*Provided passage*.

········

Q: So Deline, do you and your brother pull sleds?
D: We aren’t working class malamutes, and it would be way beneath us (well, beneath ME anyway) to pull a sled. We’re urban dogs.
T: We run in the country every weekend, and chase deer and coyotes and stuff…
D: …but then we come home and have Cumbrae Farms organically raised steak for dinner. Or roasted capon. Did I mention that the steak is dry aged for at least thirty days?
Q: What about you, Tikhaia - What do you like to do?
T: Eat. Bug the princess.
Q: You’re very patient with your young brother.
D: One must be tolerant of puppies. I believe that it’s our job, as adults, to guide them with a firm but gentle paw.
Q: He seems to be much larger than you….
D: Still a puppy, nevertheless. Mature in body, but not in mind.
Q: Okay then. So, I hear you have a new summer retreat. Tell our readers about it.
D: Last summer, our mom and dad bought us a lake. They seemed to think we’d be really happy about that. I have no idea why. We had to ride in the back of a smelly pick-up truck (with a cap on it so we can’t fall out) for SEVENTEEN hours, and then sleep in a crummy motel. Somebody had smoked in the room, and it was disgusting! The next morning, we got forced into this tin-can boat and I had to sit in a puddle for about forty-five minutes until we got to our estate.
T: It was so much fun getting there! I wish our mom would take the cap off her truck so I could jump out sometimes. The motel was great and we had pizza!
Q: What’s it like at your lake, Deline?
D: I think somebody needs to file a lawsuit. It didn’t have manicured lawns, it just had sand. I thought the lake itself was nice, until I found out that I was expected to drink out of it. Have you ever seen a leech? There were bugs and I got sand between my toes and I didn’t even get my own room!

········

*Exercises to complete*.
A: In the malamute interview, how many hours did the truck ride to the lake take?
B: Please repeat the part of the malamute interview that starts with the words containing "D: We aren’t" and ends with "not in mind.".
The material after this sentence has no part in this work.

*Excerpted data*.
········

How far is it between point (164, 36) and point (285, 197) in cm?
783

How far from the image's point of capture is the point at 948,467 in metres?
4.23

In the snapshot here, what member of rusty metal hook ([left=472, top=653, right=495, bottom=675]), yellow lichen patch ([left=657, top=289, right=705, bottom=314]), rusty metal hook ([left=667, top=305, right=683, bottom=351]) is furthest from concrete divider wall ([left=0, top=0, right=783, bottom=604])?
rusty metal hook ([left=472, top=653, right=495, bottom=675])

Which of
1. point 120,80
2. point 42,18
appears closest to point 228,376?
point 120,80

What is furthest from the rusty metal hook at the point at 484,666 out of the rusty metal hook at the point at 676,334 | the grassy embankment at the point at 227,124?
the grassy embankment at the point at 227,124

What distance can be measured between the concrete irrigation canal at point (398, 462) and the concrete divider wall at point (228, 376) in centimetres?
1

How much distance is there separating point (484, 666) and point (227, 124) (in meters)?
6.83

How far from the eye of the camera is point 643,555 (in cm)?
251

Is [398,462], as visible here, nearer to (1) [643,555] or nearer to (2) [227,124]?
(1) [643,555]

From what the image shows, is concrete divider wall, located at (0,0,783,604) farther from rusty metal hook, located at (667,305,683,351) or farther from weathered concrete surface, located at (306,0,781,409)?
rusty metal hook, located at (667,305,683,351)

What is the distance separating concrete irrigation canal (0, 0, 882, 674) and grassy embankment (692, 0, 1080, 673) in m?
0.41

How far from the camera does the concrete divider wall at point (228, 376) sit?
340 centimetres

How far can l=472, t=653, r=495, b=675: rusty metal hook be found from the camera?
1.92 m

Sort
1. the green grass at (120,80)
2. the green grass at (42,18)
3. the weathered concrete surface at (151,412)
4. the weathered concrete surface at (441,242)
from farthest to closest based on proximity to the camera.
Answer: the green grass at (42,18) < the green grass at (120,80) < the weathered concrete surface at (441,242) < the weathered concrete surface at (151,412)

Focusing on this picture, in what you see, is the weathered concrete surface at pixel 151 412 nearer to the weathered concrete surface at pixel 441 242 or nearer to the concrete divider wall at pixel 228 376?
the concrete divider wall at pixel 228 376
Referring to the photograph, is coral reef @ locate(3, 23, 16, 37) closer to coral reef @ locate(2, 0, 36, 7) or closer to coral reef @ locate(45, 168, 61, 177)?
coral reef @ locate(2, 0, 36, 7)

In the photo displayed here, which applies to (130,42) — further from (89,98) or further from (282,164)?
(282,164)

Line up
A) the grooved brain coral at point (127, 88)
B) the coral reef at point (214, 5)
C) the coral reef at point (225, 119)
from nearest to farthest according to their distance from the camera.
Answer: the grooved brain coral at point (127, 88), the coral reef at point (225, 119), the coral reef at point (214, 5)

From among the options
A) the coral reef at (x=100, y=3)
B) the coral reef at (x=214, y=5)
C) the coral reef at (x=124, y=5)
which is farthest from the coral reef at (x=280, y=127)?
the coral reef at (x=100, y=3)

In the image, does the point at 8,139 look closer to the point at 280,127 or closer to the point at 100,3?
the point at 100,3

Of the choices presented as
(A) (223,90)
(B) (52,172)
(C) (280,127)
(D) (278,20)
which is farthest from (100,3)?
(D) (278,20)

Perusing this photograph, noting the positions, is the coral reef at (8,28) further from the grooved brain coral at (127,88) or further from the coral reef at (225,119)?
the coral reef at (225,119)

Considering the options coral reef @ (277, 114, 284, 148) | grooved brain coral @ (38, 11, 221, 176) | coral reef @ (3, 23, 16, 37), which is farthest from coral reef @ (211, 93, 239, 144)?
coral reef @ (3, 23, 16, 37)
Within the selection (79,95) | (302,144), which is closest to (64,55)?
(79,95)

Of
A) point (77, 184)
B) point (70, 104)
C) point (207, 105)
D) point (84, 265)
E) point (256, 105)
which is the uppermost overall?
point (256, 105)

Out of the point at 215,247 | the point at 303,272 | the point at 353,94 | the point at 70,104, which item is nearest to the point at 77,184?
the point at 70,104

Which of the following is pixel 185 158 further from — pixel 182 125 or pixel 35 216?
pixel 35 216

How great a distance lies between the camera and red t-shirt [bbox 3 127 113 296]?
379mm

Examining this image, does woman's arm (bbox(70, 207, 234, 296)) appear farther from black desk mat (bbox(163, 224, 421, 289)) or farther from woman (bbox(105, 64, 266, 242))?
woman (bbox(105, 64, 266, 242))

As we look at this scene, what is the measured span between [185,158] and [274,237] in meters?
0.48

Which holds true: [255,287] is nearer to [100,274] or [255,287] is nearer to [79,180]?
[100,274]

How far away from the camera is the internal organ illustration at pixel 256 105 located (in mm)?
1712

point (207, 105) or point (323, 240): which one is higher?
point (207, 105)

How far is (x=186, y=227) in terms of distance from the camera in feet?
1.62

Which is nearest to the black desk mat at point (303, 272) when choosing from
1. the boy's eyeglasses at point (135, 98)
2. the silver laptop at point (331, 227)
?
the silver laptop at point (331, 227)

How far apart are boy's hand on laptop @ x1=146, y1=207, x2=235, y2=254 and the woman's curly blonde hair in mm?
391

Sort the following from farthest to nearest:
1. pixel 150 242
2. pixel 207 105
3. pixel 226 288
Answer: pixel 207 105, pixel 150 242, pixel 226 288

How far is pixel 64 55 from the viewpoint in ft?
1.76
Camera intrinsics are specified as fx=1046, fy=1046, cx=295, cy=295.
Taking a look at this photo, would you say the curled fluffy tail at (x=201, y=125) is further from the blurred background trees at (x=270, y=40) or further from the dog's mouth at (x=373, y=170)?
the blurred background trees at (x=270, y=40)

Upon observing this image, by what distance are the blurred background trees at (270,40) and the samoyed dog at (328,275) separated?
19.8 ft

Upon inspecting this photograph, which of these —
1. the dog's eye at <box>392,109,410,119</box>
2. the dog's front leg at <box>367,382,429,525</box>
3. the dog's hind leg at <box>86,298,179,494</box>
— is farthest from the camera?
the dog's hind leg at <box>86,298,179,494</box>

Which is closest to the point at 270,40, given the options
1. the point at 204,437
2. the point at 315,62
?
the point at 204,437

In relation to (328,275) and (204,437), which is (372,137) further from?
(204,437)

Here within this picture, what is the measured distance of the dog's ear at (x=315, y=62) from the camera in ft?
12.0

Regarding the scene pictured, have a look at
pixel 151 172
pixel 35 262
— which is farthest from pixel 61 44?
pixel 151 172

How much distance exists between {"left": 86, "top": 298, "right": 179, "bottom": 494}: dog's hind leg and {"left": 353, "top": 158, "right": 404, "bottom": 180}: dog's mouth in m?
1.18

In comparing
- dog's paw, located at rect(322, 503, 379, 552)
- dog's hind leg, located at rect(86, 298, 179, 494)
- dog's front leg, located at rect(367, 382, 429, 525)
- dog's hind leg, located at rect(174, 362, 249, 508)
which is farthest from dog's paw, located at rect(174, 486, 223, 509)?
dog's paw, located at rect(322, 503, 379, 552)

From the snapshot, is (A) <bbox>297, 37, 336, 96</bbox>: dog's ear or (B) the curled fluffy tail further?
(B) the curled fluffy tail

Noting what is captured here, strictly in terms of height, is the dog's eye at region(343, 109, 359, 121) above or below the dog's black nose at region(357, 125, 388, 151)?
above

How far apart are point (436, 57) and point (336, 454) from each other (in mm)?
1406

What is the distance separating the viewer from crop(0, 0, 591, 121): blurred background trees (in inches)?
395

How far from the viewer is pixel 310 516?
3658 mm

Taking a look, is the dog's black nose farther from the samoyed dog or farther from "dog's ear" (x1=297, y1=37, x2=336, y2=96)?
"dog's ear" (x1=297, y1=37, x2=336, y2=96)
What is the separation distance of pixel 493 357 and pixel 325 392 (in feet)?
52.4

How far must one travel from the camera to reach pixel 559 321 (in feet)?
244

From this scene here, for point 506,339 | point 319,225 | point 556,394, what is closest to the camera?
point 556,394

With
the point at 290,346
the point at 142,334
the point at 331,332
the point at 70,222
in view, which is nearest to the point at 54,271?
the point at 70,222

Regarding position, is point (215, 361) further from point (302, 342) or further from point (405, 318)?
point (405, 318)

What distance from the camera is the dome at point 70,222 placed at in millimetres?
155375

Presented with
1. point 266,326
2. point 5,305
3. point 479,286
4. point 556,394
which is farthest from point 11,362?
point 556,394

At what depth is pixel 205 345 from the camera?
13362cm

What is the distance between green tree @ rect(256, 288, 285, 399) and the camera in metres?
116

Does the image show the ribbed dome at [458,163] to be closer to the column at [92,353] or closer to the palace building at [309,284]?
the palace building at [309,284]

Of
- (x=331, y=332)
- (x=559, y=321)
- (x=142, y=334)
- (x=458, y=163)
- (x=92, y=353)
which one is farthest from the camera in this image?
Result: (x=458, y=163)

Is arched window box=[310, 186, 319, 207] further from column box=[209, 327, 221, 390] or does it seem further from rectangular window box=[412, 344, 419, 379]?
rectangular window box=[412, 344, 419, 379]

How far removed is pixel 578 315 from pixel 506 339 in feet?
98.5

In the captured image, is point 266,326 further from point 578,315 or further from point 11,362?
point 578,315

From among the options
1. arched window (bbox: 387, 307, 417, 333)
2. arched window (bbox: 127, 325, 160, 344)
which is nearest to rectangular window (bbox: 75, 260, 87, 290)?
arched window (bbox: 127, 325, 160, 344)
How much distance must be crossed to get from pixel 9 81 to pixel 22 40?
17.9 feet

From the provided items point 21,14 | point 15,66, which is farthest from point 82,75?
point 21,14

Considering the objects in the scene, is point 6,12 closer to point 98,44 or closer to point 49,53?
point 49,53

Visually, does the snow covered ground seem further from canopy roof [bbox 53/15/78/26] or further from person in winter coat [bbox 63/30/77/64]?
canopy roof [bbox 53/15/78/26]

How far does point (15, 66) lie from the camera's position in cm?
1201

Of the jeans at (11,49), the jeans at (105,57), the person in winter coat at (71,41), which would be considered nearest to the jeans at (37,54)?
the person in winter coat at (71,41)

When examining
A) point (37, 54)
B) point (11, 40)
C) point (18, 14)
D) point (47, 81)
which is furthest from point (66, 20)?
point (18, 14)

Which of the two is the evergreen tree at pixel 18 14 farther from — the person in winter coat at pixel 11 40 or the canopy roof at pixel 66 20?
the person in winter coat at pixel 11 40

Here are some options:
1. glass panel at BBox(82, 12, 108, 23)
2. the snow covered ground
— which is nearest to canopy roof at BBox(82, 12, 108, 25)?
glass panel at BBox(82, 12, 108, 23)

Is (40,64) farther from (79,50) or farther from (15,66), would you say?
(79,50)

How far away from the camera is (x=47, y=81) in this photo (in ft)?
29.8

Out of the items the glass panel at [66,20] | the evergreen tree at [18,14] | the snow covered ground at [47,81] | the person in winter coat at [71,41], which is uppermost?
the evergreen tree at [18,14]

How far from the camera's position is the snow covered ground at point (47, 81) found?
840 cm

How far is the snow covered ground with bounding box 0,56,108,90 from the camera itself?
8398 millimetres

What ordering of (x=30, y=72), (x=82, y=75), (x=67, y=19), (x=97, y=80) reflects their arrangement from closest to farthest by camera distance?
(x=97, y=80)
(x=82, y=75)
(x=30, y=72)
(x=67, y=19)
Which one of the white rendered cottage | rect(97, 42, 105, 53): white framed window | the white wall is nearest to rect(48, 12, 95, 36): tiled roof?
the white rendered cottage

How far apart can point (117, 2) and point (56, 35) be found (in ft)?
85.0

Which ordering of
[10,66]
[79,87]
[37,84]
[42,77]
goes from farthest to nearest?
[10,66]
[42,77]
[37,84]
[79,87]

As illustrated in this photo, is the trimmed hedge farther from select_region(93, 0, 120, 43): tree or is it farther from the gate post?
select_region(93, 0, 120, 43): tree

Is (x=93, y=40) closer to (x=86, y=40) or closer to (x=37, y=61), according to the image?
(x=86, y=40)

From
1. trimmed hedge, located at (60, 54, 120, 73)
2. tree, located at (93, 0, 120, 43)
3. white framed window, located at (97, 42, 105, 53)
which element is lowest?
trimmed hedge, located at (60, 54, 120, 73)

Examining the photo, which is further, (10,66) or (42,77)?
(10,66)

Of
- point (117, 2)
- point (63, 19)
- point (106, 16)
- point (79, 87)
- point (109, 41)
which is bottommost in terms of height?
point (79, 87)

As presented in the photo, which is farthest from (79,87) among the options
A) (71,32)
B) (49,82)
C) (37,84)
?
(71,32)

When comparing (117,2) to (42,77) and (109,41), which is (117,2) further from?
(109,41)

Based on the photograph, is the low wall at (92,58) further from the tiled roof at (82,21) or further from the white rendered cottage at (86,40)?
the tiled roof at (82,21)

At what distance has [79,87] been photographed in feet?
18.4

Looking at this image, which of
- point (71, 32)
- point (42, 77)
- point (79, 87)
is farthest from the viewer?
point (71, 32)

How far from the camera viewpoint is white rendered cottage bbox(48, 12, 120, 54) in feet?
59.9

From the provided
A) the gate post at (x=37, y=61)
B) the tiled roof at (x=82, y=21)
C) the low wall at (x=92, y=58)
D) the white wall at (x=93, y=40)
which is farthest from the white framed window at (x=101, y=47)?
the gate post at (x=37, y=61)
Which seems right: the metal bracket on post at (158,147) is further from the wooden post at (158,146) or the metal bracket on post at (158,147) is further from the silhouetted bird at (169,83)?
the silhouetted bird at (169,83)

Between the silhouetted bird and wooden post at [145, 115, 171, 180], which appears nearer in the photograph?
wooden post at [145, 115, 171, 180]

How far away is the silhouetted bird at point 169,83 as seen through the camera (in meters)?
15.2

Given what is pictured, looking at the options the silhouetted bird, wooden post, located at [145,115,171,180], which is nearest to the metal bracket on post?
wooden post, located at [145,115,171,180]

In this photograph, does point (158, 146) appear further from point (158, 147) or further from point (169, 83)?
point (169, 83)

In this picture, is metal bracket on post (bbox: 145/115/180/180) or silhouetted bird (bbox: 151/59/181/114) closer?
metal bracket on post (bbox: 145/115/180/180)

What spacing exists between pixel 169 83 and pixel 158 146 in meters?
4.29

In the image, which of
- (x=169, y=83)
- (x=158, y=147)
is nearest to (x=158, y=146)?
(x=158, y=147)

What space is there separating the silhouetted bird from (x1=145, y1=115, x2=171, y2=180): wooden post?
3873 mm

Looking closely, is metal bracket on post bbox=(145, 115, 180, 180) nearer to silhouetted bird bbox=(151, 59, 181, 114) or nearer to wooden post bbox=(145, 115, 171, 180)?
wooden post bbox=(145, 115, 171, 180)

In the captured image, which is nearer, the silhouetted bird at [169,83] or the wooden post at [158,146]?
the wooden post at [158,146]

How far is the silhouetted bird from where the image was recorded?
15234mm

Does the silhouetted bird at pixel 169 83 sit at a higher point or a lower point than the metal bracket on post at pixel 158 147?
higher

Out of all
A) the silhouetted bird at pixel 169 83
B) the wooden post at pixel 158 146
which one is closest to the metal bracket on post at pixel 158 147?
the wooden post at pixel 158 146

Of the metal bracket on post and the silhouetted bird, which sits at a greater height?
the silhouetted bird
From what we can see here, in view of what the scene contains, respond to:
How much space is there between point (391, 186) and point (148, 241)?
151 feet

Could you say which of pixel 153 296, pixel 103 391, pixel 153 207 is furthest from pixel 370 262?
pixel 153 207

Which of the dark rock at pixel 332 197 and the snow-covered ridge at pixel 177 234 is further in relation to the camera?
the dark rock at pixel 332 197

········

*Task-by-task results*.
A: Seventeen hours.

B:
D: We aren’t working class malamutes, and it would be way beneath us (well, beneath ME anyway) to pull a sled. We’re urban dogs.
T: We run in the country every weekend, and chase deer and coyotes and stuff…
D: …but then we come home and have Cumbrae Farms organically raised steak for dinner. Or roasted capon. Did I mention that the steak is dry aged for at least thirty days?
Q: What about you, Tikhaia - What do you like to do?
T: Eat. Bug the princess.
Q: You’re very patient with your young brother.
D: One must be tolerant of puppies. I believe that it’s our job, as adults, to guide them with a firm but gentle paw.
Q: He seems to be much larger than you….
D: Still a puppy, nevertheless. Mature in body, but not in mind.